È questa nuova entità plurale in movimento che crediamo debba rappresentare la ricostruzione del futuro di un territorio terremotato. Per non fermarsi alla, pur necessaria, ricomposizione delle pietre. Nel caso dell’Aquila, ad esempio, significava fare della sua costruzione/ricostruzione un laboratorio esemplare per la realizzazione di una città aperta contemporanea secondo obiettivi di sostenibilità, di attenzione alle energie rinnovabili e alla valorizzazione del paesaggio in un teso dialogo tra la permanenza dei forti segni della natura e gli insediamenti antichi e nuovi: una nuova latente “figura” della città aquilana in grado di legare passato e futuro, rinnovando quel patto in cui, all’origine, un territorio di diversi centri aveva deciso di “rappresentarsi” in una città. Il respiro ampio di questa visione strategica, presente nell’impostazione del capo della Struttura di Missione Fontana e in diversi contributi dei gruppi interdisciplinari mobilitati dalle diverse Università, purtroppo ha trovato le resistenze della politica e di un professionismo locale che non ha saputo o voluto superare il caso per caso funzionale alla suddivisione degli appalti. Si è, tuttavia, potuto costruire un patrimonio innovativo di competenze e strumentazioni che - come con questo numero di EWT - potrà contribuire a migliori esiti futuri.

 

 

 

Note

1 W.Tocci, «Ma la retorica dei fatti nasconde molti inganni: risolve tutto un uomo solo, si risponde sempre a un'emergenza, sembra già stabilito e certo il da farsi. Non è così. Governare non significa promulgare un editto, ma aiutare i cittadini attivi che stanno già realizzando il cambiamento, che si danno il tempo necessario, che inventano insieme le soluzioni. La promessa è diventata una brutta parola nella politica mediatica. Ma è tempo di darci nuove promesse per realizzare i fatti che non abbiamo ancora immaginato».  La complessità dell’urbano (e non solo), Città Bene Comune, rivista online, Casa della Cultura e Dipartimento di Architettura e Studi Urbani del Politecnico di Milano, 24 Gennaio 2020.

2 P.Barbieri, Una ricostruzione continua in Ricostruzione Inventario Progetto a cura di G. Rakowitz e C.Torricelli, Il Poligrafo, Padova, 2018.

3 In A.Clementi Forme imminenti, List EU, 2016, p.5.

4 Tafuri, M., Teorie e storia dell’architettura, Laterza, Bari, 1968, p.25.
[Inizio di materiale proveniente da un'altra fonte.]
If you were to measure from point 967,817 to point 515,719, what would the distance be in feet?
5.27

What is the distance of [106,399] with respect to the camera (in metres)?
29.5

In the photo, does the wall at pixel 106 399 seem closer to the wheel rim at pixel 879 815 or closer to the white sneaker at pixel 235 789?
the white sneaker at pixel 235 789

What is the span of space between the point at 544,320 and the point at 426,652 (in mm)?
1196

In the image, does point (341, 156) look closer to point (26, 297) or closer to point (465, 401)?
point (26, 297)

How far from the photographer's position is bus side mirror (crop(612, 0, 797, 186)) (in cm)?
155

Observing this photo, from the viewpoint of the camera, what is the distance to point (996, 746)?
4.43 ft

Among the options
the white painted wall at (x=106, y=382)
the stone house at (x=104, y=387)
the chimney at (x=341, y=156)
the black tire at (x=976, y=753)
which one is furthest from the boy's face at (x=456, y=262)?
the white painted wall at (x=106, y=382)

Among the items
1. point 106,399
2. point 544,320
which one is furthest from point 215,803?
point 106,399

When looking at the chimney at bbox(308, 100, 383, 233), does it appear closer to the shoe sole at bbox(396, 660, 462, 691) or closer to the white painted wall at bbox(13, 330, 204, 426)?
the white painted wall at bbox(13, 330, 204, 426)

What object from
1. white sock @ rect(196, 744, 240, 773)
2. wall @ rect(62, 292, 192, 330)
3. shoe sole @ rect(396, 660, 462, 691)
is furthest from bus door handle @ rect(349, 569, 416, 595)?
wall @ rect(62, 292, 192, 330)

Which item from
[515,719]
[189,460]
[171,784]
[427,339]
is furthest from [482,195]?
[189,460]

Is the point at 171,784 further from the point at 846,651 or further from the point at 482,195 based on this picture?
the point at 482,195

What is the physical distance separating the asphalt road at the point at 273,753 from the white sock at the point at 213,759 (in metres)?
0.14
5 “L’errore fondamentale del traduttore è di attenersi allo stadio contingente della propria lingua invece di lasciarla potentemente scuotere e sommuovere dalla lingua straniera». Pannwitz, R., citato da Walter Benjamin, nel saggio Il compito del traduttore, in: Solmi, R. (cur), Angelus novus, saggi e frammenti, Einaudi, Torino 1962, p.51.

6 Hesse, M. B., Forze e campi, Feltrinelli, Milano, 1974.